Sábado, 05 Setembro 2020 09:34

Dia da Amazônia: Maranhão já perdeu 80% da floresta por devastação

Com uma área de 5,5 milhões de quilômetros quadrados, sendo 60% no Brasil, a Floresta Amazônica é a maior floresta tropical do mundo, abrangendo 9 países e sendo responsável por uma

grande biodiversidade e quantidade significativa na produção de oxigênio. Nas últimas três décadas, com intensa atividade do homem, a floresta perdeu um total de 18% de toda sua extensão, englobando a extinção de espécies da fauna e flora.

Foto: Reprodução

No Maranhão são 81 mil km², presente em 62 municípios, ocupando 34% do território estadual. O problema é que o Maranhão já perdeu 80% de toda sua reserva florestal amazônica, segundo a revista científica “Land Use Policy”, devastação esta que é ocasionada por queimadas frequentes, atividade de desmatamento de forma ilegal, e violência contra povos indígenas e populações tradicionais.

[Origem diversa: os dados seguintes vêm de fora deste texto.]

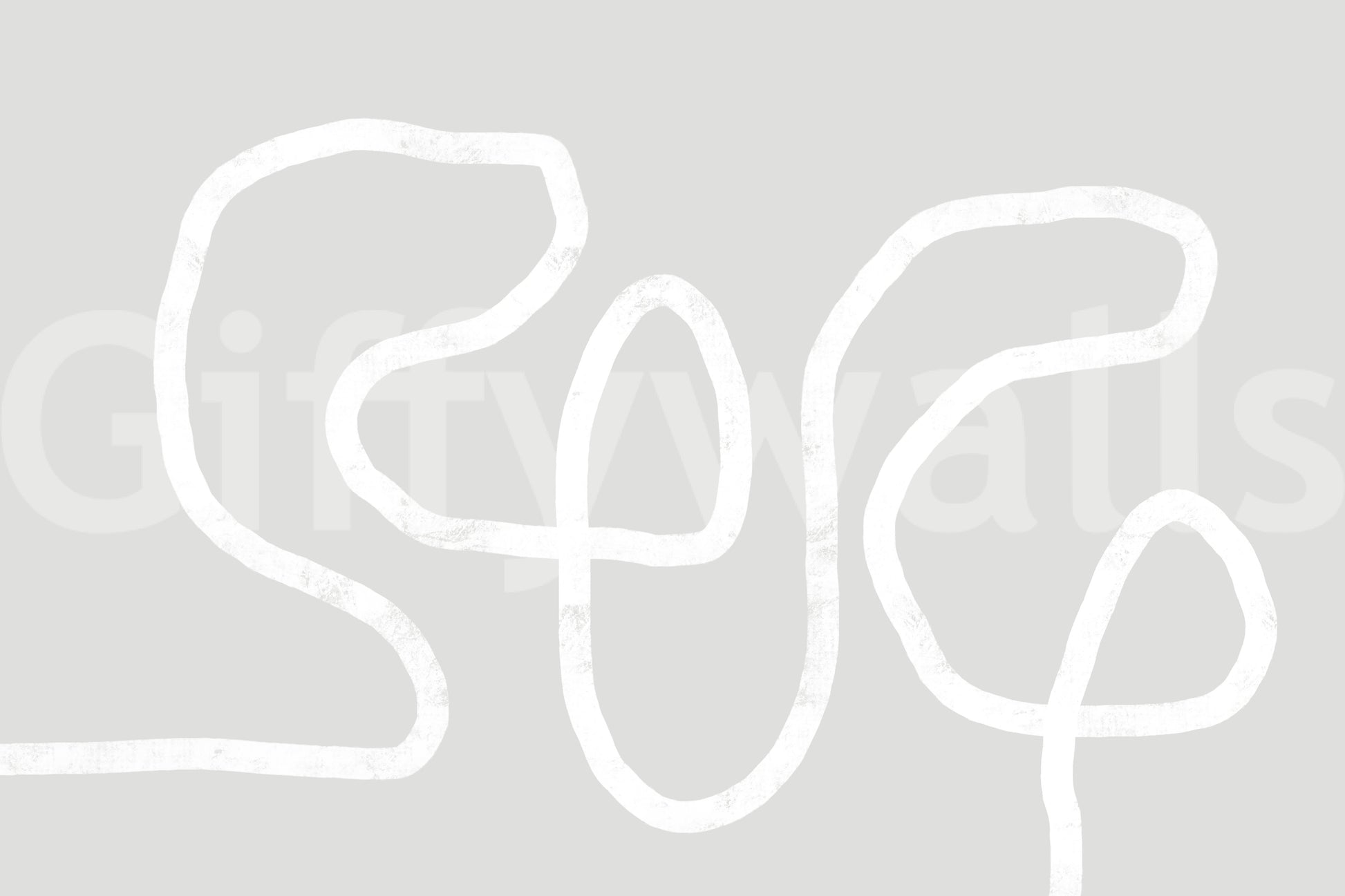 A high-quality abstract print wall mural for walls.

Ao longo do tempo a previsão é de que haja o aumento de atividades de exploração, devido à falta de leis de proteção ambiental rígidas e a plena atividade de fiscalização. Segundo estudos, a área devastada nunca será capaz de recuperar seu bioma original, fato preocupante para a biodiversidade, uma vez que não há a reposição de recursos na floresta.

Foto: Bruno Kelly/Reuters

Morte da floresta à morte do povo

A atividade de exploração florestal, sobretudo a ilegal, não envolve apenas o desmatamento, queimadas e integração de lavoura pecuária, ela atinge também a esfera social. Nos últimos dois anos houve um aumento nas denúncias aos órgãos ligados aos Direitos Humanos, sendo a maioria ligada à violência cometida contra povos indígenas residentes das regiões exploradas.

O coordenador regional do Conselho Indigenista Missionário do Maranhão, Gil Rodrigues da Silva, afirma que o desmatamento no estado está ligado não só aos assassinatos dos defensores da floresta, mas também às condições miseráveis às quais muitas das pessoas vivem. 

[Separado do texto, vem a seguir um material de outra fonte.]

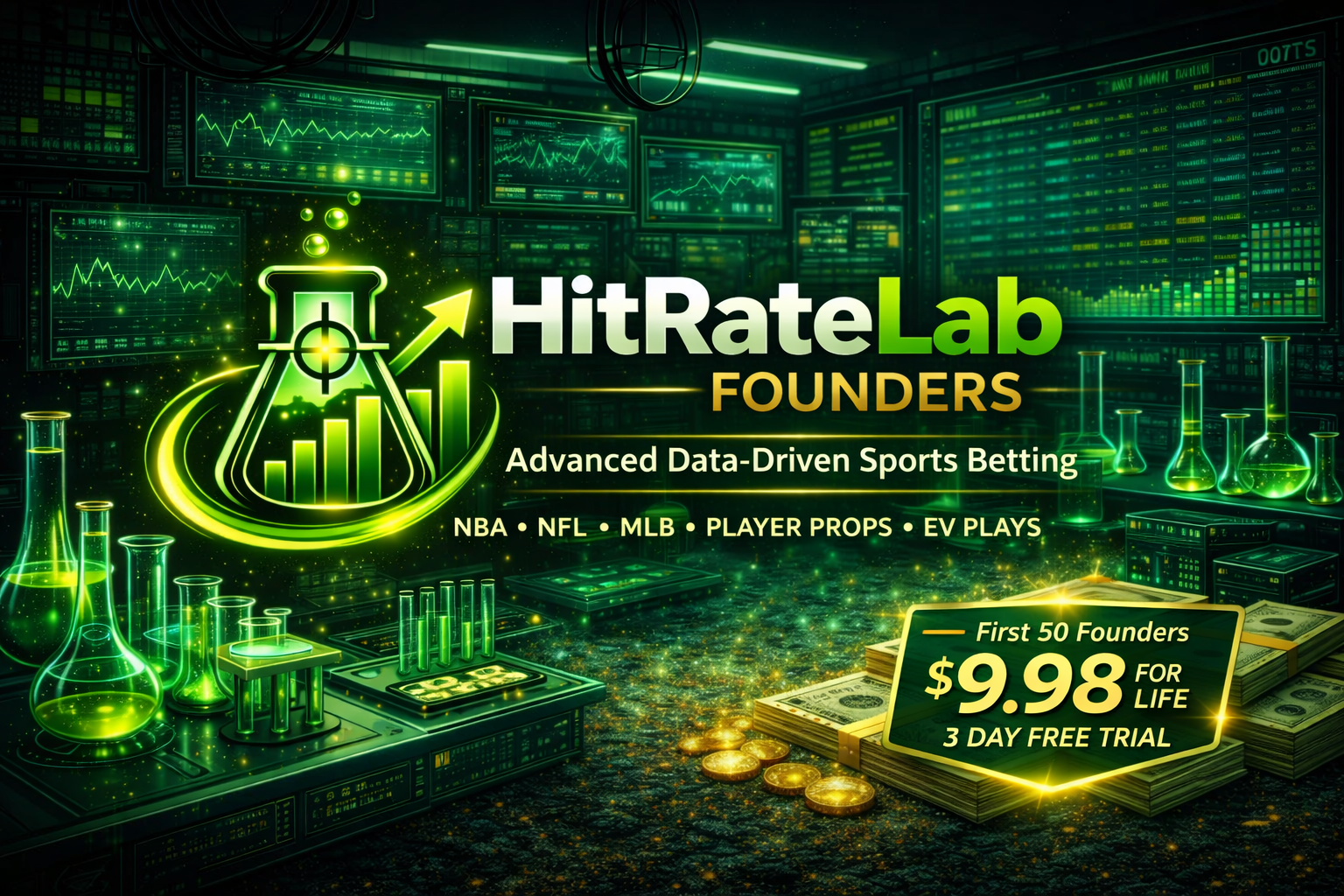 HitRateLab Founders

As pessoas que estão ou foram colocadas em situação de vulnerabilidade acabam fazendo o serviço da linha de frente. São elas que vão para o mato, para dentro das terras indígenas, que transportam as madeiras, que serram, que identificam a madeira. Essa indústria é composta por essas pessoas que foram colocadas nessa condição de vulnerabilidade, que acabam se submetendo a esse tipo de trabalho, de fato, por não ter muitas das vezes outra perspectiva de trabalho formal. Aí lógico que tem a violência, que acaba sendo potencializada por essa situação“, diz ele. 

Entre novembro e dezembro de 2019, indígenas, entre eles caciques e um guardião, foram mortos, posteriormente um adolescente de 15 anos foi encontrado esquartejado na sede do município de Amarante. Já em março de 2020, um militante indígena Zezico Ropdrigues, do povo guajajara foi morto no município de Arame, a 300 km de São Luís.